Dataset content:
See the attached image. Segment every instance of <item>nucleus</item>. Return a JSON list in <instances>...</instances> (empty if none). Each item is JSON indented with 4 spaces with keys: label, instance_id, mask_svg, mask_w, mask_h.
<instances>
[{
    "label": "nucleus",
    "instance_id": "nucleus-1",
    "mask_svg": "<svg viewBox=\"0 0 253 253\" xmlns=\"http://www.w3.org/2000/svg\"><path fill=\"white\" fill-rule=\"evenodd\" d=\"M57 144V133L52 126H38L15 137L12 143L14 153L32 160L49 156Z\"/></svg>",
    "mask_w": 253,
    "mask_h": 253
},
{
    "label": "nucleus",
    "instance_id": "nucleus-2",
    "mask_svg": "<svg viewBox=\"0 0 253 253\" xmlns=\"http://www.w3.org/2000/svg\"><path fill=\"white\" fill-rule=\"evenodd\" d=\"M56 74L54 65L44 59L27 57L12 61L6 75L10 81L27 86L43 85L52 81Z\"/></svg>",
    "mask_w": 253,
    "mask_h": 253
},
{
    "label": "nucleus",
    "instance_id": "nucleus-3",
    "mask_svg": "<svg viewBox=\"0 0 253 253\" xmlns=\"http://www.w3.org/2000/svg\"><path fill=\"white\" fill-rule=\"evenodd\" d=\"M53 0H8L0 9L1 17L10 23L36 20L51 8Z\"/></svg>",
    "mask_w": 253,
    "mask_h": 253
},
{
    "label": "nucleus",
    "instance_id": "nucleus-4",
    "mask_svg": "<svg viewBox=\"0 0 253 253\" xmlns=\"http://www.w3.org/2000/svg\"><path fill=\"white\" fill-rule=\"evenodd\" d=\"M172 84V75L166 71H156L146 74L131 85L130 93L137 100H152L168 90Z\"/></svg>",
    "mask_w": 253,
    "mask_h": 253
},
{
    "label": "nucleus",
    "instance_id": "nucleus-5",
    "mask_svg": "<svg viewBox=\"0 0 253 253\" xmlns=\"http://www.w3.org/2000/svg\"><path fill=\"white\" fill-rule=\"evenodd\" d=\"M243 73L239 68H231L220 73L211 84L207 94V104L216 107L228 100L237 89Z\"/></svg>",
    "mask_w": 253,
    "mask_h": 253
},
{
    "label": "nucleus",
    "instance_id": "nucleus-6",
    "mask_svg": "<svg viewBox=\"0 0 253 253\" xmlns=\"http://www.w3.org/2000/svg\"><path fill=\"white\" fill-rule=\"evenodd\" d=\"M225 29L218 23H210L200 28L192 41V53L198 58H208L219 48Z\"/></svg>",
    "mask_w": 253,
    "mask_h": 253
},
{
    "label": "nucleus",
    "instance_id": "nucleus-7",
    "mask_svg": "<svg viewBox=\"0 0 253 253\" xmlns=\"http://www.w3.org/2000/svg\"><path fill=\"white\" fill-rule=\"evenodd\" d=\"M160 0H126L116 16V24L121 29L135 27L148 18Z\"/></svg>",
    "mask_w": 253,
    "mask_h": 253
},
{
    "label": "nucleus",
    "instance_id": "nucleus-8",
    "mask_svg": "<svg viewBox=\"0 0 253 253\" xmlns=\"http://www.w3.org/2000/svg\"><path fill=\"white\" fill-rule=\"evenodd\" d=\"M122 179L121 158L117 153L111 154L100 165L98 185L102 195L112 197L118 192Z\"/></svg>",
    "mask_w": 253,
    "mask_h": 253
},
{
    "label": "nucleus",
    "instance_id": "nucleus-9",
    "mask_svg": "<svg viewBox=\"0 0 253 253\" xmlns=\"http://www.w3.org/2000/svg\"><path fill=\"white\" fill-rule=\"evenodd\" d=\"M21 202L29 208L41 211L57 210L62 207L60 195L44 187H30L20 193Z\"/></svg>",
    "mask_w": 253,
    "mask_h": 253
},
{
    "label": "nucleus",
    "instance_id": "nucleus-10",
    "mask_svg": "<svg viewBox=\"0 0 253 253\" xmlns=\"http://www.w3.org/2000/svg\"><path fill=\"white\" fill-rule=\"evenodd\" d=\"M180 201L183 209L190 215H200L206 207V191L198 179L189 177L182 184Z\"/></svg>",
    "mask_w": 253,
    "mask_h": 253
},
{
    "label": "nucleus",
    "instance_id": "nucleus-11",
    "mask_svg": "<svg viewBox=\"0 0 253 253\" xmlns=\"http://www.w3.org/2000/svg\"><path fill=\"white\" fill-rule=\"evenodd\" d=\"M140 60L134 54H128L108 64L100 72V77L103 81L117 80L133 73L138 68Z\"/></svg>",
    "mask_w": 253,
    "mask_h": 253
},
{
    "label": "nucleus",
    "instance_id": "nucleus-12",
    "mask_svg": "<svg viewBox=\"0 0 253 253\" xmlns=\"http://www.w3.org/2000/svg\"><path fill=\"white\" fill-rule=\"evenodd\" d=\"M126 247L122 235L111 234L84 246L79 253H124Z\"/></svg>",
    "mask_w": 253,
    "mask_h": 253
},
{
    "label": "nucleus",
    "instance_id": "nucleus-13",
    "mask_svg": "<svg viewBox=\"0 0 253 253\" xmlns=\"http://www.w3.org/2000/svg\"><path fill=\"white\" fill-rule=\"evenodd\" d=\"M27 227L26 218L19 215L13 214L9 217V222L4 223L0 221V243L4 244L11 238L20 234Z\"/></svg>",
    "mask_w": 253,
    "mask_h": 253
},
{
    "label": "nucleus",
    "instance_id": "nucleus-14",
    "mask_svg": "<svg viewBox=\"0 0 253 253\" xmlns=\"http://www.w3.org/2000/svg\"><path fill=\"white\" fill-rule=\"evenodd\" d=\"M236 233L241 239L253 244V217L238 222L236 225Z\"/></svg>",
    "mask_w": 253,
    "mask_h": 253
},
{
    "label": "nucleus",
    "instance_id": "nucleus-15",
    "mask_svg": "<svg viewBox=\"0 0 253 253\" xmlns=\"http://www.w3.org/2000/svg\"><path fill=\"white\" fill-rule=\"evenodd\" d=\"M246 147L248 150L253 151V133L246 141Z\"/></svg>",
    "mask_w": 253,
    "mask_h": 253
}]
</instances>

Instruction:
From the entries above, pull out every line that contains the string "instances" and copy each one unchanged.

Written reply:
See the attached image. Segment every instance of <item>nucleus</item>. Return a JSON list in <instances>...</instances> (empty if none). Each item is JSON indented with 4 spaces with keys: label, instance_id, mask_svg, mask_w, mask_h.
<instances>
</instances>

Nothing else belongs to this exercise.